Ronni Kahn started OzHarvest more than a decade ago and since then, the organization has delivered nearly 110 million meals to those in need while keeping over 37,000 tons of food from reaching landfills. Food Tank spoke to Kahn about how the organization has placed the issue of food waste into center stage. “We’ve created this problem, and we must create the solution. Our challenge then, is changing our behavior,” Kahn tells Food Tank.
Determined to rescue perfectly edible, nutritious, and tasty food from ending up in landfills, Ronni lobbied the Australian Government to help change laws that put donors of excess food at risk of lawsuits. OzHarvest now works with 3,500 businesses that donate food—food which OzHarvest prepares and delivers to more than 1,300 charities across the country. However, it may take a big change in consumer education to prevent wasting food in the first place, notes Kahn. “Because we’ve lost the connection of how food is produced and where it comes from, we’ve lost our own sense of confidence around how to manage and how to value food,” Kahn tells Food Tank. “So, if you look at labeling laws and the issue of labeling, we don’t trust ourselves.”

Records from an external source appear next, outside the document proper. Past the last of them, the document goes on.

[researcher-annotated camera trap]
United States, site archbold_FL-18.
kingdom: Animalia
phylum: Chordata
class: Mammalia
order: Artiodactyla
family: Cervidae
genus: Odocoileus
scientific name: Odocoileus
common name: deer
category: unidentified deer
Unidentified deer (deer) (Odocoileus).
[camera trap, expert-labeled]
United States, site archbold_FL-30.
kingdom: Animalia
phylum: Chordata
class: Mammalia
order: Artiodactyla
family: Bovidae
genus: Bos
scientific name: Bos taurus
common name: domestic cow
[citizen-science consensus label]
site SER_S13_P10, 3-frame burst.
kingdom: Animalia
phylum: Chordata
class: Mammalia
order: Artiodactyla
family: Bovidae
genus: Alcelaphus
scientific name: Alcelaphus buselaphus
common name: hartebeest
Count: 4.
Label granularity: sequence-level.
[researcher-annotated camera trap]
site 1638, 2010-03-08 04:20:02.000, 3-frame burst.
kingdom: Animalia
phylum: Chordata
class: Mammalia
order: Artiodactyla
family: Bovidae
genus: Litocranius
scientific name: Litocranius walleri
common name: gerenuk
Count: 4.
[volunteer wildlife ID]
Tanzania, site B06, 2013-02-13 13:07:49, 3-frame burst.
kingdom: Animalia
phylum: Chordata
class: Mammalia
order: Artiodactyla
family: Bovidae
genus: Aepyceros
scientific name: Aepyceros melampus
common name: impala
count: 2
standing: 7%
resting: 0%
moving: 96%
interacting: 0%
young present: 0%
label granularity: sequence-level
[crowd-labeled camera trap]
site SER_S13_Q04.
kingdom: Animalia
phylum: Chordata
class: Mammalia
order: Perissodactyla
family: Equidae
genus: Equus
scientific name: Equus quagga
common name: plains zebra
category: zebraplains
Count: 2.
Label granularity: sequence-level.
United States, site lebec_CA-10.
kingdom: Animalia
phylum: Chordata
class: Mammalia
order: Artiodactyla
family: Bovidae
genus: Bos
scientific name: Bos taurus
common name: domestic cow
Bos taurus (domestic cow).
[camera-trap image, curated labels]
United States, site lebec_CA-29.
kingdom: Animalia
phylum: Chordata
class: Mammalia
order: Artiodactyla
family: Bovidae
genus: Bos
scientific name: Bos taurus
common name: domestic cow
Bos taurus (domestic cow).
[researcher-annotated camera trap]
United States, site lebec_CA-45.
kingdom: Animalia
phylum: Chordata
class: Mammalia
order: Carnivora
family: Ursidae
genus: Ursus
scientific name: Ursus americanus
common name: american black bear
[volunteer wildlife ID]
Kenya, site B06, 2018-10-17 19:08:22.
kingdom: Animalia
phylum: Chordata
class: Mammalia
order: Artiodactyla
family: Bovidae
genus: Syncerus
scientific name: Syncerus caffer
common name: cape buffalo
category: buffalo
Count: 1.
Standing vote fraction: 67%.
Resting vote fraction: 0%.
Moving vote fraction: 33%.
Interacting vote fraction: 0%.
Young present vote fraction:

According to the Australian Government, the direct and indirect consequences of food waste costs the country’s economy AU$20 billion (nearly US$14 billion) per year. At the same time, the 2018 Food Bank Hunger Report shows that nearly 20 percent of Australians experienced food insecurity in the past year. To help redirect and prepare the rescued food, OzHarvest has enlisted the help of some of the country’s best chefs. This year’s CEO Cookoff brought chefs together with business leaders and executives to provide a gourmet meal to more than 1,400 vulnerable Australians, while also raising nearly AU$3 million (over US$2 million) to help fight food insecurity. Kahn tells Food Tank, “I started OzHarvest 15 years ago, and chefs were not celebrities then. Food waste had absolutely no sex appeal. However, chefs did represent good values around food. If you’re a good chef, then you care about food and about feeding people. There isn’t a chef that wants to see a scrap of good food go to waste.”
According to the U.N. Food and Agriculture Organization, people worldwide waste nearly one-third of all food that is produced—this waste creates enough greenhouse gas emissions that, if it were represented as a country, it would be the third-largest emitter. While organizations that are rescuing food and feeding hungry people are important, they may only be treating the symptoms of a sick food system. “I think legislation to compel surplus food to go and feed hungry people is less necessary than legislation to compel no food waste. Because if we create the infrastructure that surplus food should feed hungry people, there’s not as much education around preventing surplus food. I think that’s where the focus for us is,” Kahn says to Food Tank.
OzHarvest has since expanded its frontier in fixing the food system beyond rescuing food and feeding those in need, particularly through its education programs. “There are huge gaps in our education which means that these misconceptions about food exist. For me, a waste-free society would be one where in the education system, kids understood the impact of wasting food,” Kahn tells Food Tank. “Therefore, it becomes a social norm that it is unacceptable to waste food and to have lost its value.”
In 2017, the organization opened the country’s first-ever rescued food supermarket and last year released a feature-length film highlighting institutionalized food waste. Its platform has also become international and appears in South Africa, New Zealand, and the United Kingdom. To reduce one’s individual foodprint, Kahn suggests looking to OzHarvest’s “look, buy, store, cook” mantra: 1. Look at what you have and check use-by dates, 2. Buy only what you need, 3. Store your food properly to increase its shelf life, and 4. Cook with what you have, use up your ingredients, and make use of your leftovers.